Step 2: Use PAI-Blade to optimize the model

Obtain the TensorFlow model and test data from the TAR package that you downloaded in the previous step.

import os
os.environ["CUDA_VISIBLE_DEVICES"] = "1"
import numpy as np
import time
# import tf to import graphdef model.
import tensorflow.compat.v1 as tf
import blade
from blade.model.tf_model import TfModel

def _load_model_and_data():
    local_dir = "./tf_resnet50_v1.5/"
    model_path = os.path.abspath(os.path.join(local_dir, "frozen.pb"))
    data_path = os.path.abspath(os.path.join(local_dir, "test_bc1.npy"))
    graph_def = tf.GraphDef()
    with open(model_path, 'rb') as f:
        graph_def.ParseFromString(f.read())
    test_data = np.load(data_path, allow_pickle=True, encoding='bytes').item()
    return graph_def, test_data

# Let's go!

# Load resnet model and test data.
graph_def, test_data = _load_model_and_data()
print(test_data)

Use PAI-Blade to perform TensorRT optimization.

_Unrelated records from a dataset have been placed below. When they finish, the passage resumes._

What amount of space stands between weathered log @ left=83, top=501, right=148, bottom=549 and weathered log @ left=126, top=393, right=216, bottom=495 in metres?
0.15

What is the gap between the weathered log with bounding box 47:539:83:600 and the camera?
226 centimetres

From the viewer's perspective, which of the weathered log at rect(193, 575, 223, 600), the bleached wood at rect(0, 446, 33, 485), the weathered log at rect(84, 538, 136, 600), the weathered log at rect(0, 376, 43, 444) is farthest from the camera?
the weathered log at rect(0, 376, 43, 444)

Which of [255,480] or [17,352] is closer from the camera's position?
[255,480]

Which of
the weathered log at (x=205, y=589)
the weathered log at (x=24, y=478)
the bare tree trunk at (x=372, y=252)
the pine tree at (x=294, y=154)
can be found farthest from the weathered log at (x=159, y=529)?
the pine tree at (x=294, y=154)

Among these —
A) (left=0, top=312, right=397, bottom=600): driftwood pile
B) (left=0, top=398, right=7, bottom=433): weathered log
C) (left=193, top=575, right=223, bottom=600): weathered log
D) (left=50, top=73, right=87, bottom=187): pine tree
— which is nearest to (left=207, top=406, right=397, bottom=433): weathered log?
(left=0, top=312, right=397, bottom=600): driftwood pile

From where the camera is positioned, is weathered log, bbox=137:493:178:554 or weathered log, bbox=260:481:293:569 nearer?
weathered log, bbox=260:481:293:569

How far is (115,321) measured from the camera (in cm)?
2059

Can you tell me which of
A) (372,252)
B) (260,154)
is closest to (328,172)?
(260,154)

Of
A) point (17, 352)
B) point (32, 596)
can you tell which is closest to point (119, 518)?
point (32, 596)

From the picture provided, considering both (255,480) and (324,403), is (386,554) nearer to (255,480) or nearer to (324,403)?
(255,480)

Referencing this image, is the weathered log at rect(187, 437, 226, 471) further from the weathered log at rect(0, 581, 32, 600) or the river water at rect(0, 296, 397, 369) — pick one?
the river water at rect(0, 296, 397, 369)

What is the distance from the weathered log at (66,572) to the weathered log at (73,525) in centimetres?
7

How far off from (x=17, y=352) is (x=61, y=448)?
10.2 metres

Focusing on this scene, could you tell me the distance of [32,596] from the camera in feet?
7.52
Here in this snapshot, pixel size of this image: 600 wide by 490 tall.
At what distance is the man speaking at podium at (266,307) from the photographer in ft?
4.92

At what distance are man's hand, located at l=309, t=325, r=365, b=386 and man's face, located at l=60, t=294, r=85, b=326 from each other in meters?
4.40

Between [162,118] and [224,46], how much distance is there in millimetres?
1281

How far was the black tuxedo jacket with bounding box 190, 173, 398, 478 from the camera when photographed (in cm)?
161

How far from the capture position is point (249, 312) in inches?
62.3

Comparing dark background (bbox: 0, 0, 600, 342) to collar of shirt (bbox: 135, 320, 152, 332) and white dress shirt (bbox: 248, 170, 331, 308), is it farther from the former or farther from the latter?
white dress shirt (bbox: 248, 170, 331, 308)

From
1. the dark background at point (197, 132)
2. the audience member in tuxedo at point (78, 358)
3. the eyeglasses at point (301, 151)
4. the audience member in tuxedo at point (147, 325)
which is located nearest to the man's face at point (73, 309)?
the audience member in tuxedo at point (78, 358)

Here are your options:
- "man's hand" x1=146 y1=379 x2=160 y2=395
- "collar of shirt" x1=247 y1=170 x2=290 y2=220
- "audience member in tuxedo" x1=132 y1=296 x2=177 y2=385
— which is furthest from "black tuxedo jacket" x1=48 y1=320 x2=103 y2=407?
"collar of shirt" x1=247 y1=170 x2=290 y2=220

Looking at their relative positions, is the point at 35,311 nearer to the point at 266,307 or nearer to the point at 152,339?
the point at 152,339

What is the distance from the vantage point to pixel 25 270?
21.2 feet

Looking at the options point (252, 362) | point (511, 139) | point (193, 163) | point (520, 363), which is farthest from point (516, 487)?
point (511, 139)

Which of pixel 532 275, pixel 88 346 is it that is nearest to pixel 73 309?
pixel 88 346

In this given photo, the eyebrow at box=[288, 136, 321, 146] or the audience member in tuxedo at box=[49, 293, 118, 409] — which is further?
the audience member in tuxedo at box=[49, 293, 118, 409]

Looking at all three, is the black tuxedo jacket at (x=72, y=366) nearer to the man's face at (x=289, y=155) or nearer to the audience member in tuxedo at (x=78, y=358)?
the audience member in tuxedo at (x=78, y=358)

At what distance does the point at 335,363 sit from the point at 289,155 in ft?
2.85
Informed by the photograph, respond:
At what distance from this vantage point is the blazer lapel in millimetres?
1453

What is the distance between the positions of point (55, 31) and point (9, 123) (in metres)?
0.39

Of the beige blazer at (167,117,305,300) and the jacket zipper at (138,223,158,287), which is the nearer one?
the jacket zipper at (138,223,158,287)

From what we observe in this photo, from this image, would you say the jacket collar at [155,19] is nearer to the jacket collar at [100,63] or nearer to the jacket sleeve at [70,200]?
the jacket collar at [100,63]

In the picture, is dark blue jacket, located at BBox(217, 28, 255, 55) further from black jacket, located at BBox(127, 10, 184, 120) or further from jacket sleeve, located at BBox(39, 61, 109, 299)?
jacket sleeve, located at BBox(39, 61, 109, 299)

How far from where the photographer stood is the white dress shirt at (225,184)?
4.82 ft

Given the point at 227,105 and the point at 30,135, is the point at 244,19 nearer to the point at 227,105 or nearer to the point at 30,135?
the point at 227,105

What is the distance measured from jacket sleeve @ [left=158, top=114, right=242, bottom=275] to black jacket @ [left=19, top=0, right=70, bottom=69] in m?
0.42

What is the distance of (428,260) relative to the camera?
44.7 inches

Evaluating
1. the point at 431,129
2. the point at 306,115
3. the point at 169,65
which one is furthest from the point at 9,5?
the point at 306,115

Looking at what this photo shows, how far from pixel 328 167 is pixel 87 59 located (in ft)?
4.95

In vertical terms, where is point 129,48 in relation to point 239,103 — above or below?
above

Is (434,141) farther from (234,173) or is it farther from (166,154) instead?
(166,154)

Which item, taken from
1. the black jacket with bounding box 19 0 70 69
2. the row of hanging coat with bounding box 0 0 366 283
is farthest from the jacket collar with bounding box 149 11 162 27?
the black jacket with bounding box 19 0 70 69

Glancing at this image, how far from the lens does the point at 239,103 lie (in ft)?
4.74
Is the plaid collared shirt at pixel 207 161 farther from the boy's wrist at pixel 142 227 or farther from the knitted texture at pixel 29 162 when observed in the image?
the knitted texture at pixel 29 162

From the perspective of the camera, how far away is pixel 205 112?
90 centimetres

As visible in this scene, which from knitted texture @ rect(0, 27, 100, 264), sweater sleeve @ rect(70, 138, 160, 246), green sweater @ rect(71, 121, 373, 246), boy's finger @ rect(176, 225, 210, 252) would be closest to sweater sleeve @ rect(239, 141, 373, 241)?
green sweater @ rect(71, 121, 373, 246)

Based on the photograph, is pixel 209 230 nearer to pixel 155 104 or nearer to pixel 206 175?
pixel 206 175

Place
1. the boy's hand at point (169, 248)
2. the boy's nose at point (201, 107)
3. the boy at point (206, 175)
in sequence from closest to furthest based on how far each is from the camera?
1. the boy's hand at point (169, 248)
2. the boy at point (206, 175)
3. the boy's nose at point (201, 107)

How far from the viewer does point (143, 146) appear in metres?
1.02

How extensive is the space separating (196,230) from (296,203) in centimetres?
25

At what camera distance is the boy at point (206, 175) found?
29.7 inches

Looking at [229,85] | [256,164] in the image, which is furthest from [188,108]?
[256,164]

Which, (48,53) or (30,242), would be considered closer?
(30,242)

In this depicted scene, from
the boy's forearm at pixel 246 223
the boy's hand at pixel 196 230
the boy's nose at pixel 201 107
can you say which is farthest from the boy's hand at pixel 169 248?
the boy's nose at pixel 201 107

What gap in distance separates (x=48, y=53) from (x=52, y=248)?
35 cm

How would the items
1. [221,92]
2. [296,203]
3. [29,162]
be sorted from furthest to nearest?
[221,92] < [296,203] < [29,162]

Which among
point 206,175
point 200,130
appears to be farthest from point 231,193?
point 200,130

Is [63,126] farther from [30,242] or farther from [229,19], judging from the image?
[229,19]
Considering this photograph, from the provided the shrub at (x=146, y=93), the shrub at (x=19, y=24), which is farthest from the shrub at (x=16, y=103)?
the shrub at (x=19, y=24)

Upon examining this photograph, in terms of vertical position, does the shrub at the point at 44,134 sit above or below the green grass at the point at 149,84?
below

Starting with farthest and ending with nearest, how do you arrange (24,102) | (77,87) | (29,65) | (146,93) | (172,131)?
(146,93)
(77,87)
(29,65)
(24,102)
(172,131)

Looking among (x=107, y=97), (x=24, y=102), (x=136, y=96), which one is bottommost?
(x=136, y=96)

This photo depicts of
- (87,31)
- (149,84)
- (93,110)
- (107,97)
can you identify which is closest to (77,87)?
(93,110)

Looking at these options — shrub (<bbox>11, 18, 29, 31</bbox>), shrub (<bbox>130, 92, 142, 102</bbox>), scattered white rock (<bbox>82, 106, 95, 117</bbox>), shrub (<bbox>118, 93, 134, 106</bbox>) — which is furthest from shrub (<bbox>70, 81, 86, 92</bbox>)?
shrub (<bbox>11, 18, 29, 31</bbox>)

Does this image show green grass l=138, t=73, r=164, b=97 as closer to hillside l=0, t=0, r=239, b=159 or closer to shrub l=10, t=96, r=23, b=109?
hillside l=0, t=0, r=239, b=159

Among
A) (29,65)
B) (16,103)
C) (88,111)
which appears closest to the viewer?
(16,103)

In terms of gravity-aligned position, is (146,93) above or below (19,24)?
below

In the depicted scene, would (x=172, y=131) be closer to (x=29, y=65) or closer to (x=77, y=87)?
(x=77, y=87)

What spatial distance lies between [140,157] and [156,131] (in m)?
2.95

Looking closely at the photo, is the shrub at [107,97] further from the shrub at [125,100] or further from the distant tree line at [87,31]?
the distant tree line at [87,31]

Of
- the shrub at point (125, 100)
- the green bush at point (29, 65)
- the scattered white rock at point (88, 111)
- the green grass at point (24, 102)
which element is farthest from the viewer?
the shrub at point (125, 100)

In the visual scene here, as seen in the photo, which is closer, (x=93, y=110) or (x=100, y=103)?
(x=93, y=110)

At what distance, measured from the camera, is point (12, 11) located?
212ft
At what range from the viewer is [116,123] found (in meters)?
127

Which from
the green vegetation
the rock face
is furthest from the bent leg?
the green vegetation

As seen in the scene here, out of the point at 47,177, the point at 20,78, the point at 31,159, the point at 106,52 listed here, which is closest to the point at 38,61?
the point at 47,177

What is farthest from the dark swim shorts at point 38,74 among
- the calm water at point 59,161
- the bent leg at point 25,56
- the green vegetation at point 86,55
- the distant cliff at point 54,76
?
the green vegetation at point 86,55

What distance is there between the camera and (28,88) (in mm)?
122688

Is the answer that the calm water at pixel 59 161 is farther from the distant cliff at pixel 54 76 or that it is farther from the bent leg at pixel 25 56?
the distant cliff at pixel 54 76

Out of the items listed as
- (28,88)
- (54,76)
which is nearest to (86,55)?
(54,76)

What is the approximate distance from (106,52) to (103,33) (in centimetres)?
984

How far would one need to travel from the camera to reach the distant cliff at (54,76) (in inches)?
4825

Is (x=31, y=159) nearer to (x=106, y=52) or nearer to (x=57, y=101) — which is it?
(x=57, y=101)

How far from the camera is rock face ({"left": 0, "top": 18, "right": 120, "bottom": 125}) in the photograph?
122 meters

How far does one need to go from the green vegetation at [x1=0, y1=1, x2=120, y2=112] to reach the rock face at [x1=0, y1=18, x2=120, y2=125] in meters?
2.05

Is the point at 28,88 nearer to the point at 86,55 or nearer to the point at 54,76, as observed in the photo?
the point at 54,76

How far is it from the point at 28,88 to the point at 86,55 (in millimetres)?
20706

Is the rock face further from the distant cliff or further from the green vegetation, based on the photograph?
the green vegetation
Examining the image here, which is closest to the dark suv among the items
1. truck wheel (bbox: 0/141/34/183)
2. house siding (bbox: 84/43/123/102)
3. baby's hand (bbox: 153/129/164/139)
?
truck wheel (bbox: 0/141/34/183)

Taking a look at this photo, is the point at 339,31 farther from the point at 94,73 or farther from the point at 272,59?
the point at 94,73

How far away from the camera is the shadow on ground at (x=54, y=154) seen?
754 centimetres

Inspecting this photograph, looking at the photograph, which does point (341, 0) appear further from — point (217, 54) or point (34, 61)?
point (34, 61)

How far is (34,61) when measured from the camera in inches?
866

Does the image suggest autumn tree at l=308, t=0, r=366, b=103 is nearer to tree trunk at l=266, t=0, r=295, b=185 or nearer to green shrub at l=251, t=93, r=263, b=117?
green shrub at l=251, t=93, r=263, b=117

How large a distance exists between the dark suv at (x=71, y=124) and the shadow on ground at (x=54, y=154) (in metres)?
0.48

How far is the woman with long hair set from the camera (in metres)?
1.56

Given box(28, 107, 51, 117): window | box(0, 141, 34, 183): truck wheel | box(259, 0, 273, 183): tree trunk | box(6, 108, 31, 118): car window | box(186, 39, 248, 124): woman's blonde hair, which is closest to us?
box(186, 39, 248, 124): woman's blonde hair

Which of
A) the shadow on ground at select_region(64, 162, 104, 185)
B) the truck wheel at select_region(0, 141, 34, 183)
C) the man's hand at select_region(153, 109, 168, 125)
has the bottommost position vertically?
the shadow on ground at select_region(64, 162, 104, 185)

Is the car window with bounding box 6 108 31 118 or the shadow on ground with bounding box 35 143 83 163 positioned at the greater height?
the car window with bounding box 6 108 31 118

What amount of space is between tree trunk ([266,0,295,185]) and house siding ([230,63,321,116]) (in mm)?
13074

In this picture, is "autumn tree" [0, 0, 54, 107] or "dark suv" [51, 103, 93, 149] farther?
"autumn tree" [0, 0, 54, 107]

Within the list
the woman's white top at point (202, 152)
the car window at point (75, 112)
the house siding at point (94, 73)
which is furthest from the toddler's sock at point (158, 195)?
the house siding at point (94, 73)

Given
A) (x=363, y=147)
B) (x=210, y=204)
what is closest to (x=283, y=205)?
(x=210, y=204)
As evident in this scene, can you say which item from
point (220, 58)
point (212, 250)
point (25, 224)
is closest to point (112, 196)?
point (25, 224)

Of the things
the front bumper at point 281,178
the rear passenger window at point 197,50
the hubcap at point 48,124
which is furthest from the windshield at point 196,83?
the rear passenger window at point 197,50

Based on the type of input, TensorRT optimization can be performed in one of the following two modes:

Static shape optimization

This mode is applicable if the inputs are of the same shape in a model inference request. For example, only inputs of a specific size are allowed to reduce latency. The following sample code provides an example:

config = blade.Config()
config.gpu_config.aicompiler.enable = False
config.gpu_config.disable_fp16_accuracy_check = True 
config.gpu_config.tensorrt.enable = True # TensorRT optimization is enabled by default, you can also use this param to disable if necessary.

# Function `optimize` is the entrance to Blade's one-stop optimization.
optimized_model_static, opt_spec_static, report = blade.optimize(
    graph_def,  # The original model, here is a TF GraphDef.
    'o1',  # Optimization level o1 or o2.
    device_type='gpu',  # Target device to run the optimized model.
    config=config,  # The blade.Config with more detailed optimizations configs
    outputs=['softmax_tensor'],  # Name of outputs nodes. You can provide them or blade will guess.
    test_data=[test_data]
)
print(report)

The system displays an optimization report similar to the following output:

{
  "software_context": [
    {
      "software": "tensorflow",
      "version": "1.15.0"
    },
    {
      "software": "cuda",
      "version": "10.0.0"
    }
  ],
  "hardware_context": {
    "device_type": "gpu",
    "microarchitecture": "T4"
  },
  "user_config": "",
  "diagnosis": {
    "model": "tmp_graph.pbtxt",
    "test_data_source": "user provided",
    "shape_variation": "dynamic",
    "message": "",
    "test_data_info": "input_tensor:0 shape: (1, 224, 224, 3) data type: float32"
  },
  "optimizations": [
    {
      "name": "Tf2TrtPlus",
      "status": "effective",
      "speedup": "3.37",
      "pre_run": "6.81 ms",
      "post_run": "2.02 ms"
    },
    {
      "name": "TfStripUnusedNodes",
      "status": "effective",
      "speedup": "na",
      "pre_run": "na",
      "post_run": "na"
    },
    {
      "name": "TfFoldConstants",
      "status": "effective",
      "speedup": "na",
      "pre_run": "na",
      "post_run": "na"
    }
  ],
  "overall": {
    "baseline": "6.98 ms",
    "optimized": "2.11 ms",
    "speedup": "3.31"
  },
  "model_info": {
    "input_format": "frozen_pb"
  },
  "compatibility_list": [
    {
      "device_type": "gpu",
      "microarchitecture": "T4"
    }
  ],
  "model_sdk": {}
}

No extra parameters are set for the optimization. Therefore, static shape optimization is enabled, and the shape of test_data is used. The preceding optimization report shows that the Tf2TrtPlus optimization item takes effect. In this case, a model inference is performed on an original TensorFlow image if the shape of the input is inconsistent with the shape specified for the optimization. The inference efficiency is greatly reduced.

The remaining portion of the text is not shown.